Start of DATASET CONTENT
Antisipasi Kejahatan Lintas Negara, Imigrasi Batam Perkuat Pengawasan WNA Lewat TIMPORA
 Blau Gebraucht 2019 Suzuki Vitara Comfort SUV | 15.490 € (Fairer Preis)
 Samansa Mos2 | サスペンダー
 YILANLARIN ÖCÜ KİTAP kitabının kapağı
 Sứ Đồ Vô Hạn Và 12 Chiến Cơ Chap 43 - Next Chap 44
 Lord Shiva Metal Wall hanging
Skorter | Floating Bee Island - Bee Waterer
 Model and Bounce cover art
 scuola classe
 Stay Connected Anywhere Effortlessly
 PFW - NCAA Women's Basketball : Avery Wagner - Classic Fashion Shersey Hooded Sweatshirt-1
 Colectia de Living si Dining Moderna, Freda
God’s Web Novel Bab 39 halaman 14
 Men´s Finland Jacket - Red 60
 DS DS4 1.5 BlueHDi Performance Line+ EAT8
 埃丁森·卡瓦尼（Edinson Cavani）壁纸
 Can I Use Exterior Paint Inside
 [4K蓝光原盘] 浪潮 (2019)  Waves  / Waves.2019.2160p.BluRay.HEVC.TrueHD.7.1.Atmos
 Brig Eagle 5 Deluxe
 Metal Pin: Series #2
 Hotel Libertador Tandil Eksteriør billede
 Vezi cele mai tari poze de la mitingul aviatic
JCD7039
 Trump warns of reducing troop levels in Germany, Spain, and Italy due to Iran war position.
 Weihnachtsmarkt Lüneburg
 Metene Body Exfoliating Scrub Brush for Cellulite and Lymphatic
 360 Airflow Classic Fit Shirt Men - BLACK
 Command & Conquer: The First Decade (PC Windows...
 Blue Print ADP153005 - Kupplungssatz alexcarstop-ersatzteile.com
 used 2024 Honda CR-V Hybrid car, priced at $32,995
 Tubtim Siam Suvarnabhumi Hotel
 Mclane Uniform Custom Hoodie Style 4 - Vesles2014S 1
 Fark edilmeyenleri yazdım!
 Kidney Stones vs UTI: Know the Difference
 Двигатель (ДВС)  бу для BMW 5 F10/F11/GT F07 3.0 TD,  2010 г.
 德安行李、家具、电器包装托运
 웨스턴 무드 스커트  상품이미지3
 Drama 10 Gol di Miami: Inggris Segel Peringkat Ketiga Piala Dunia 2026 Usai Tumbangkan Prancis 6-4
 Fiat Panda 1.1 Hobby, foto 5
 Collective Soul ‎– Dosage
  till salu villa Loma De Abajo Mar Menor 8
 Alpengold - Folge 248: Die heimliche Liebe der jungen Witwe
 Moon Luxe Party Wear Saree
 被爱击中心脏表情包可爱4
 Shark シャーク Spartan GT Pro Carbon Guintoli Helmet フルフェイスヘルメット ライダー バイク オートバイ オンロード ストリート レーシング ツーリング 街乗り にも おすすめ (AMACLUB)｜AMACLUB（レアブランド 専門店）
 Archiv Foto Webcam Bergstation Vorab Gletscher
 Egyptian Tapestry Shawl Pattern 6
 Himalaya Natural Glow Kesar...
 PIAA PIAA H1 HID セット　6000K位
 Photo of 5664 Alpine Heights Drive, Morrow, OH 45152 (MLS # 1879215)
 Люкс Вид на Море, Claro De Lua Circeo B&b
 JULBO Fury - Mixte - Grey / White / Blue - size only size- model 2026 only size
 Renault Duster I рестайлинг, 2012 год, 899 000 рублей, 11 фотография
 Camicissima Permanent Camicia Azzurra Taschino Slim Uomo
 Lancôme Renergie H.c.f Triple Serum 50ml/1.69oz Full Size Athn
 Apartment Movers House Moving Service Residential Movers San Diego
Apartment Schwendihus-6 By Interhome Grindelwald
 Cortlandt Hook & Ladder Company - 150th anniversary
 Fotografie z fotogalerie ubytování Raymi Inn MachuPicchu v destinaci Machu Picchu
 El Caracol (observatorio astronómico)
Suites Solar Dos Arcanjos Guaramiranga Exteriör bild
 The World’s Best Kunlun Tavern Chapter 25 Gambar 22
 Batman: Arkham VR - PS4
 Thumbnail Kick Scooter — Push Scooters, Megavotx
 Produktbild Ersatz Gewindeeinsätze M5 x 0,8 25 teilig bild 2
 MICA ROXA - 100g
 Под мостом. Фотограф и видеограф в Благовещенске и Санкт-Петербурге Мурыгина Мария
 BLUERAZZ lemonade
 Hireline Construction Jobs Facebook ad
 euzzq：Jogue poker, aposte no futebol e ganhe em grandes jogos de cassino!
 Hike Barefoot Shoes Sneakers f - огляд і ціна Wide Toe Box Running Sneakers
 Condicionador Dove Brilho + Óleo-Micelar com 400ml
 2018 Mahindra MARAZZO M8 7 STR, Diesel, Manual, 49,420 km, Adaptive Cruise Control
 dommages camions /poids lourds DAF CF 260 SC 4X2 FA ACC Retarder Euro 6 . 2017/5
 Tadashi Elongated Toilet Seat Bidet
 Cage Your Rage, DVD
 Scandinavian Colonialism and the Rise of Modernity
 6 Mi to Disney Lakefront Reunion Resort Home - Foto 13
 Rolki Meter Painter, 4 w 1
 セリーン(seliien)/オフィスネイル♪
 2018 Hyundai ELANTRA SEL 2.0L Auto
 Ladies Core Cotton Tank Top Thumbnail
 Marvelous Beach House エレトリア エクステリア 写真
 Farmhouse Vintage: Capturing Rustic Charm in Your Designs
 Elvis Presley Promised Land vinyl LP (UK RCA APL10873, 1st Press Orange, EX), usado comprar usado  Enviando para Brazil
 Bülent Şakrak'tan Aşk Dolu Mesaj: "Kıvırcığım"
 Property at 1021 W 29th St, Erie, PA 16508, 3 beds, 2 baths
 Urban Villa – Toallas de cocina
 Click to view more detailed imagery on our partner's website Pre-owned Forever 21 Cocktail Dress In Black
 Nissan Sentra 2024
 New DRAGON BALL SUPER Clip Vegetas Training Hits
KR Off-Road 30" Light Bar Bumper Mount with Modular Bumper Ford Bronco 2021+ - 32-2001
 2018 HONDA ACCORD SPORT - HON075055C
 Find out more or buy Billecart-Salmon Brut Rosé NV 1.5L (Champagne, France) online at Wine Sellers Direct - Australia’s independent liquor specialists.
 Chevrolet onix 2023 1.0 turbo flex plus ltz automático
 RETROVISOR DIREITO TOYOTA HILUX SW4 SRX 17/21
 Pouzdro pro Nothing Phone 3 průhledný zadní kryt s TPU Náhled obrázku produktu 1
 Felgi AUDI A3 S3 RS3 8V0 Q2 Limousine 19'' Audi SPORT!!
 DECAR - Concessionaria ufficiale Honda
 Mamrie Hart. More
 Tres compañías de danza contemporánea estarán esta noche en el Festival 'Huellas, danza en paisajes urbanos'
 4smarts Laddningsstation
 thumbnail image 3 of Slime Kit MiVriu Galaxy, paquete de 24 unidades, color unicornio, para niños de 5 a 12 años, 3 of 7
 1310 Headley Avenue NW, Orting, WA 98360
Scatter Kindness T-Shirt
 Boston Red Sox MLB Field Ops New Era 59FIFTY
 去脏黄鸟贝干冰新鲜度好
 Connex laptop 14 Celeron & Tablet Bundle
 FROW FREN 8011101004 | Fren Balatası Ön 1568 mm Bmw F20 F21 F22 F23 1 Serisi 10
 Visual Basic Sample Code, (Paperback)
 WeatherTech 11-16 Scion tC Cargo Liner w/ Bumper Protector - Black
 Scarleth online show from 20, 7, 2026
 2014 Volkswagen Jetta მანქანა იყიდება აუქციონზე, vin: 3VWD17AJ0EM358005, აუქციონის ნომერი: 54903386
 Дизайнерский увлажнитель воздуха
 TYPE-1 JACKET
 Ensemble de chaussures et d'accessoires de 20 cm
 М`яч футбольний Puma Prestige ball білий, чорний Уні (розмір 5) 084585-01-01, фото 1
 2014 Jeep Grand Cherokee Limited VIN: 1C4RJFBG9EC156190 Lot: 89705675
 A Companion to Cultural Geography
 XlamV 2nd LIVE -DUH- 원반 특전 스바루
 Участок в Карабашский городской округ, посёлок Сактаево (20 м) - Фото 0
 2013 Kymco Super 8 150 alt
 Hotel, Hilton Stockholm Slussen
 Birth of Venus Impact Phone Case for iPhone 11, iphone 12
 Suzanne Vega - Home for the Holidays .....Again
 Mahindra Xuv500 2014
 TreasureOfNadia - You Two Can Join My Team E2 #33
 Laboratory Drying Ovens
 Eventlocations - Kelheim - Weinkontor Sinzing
End of DATASET CONTENT
**REQUIREMENT**
Your answer should be the lines above, from the line containing "Photo of 5664" up to and including the line containing "Hireline Construction Jobs Facebook ad", reproduced exactly and with nothing else.

**SOLUTION TO THE EXERCISE**
 Photo of 5664 Alpine Heights Drive, Morrow, OH 45152 (MLS # 1879215)
 Люкс Вид на Море, Claro De Lua Circeo B&b
 JULBO Fury - Mixte - Grey / White / Blue - size only size- model 2026 only size
 Renault Duster I рестайлинг, 2012 год, 899 000 рублей, 11 фотография
 Camicissima Permanent Camicia Azzurra Taschino Slim Uomo
 Lancôme Renergie H.c.f Triple Serum 50ml/1.69oz Full Size Athn
 Apartment Movers House Moving Service Residential Movers San Diego
Apartment Schwendihus-6 By Interhome Grindelwald
 Cortlandt Hook & Ladder Company - 150th anniversary
 Fotografie z fotogalerie ubytování Raymi Inn MachuPicchu v destinaci Machu Picchu
 El Caracol (observatorio astronómico)
Suites Solar Dos Arcanjos Guaramiranga Exteriör bild
 The World’s Best Kunlun Tavern Chapter 25 Gambar 22
 Batman: Arkham VR - PS4
 Thumbnail Kick Scooter — Push Scooters, Megavotx
 Produktbild Ersatz Gewindeeinsätze M5 x 0,8 25 teilig bild 2
 MICA ROXA - 100g
 Под мостом. Фотограф и видеограф в Благовещенске и Санкт-Петербурге Мурыгина Мария
 BLUERAZZ lemonade
 Hireline Construction Jobs Facebook ad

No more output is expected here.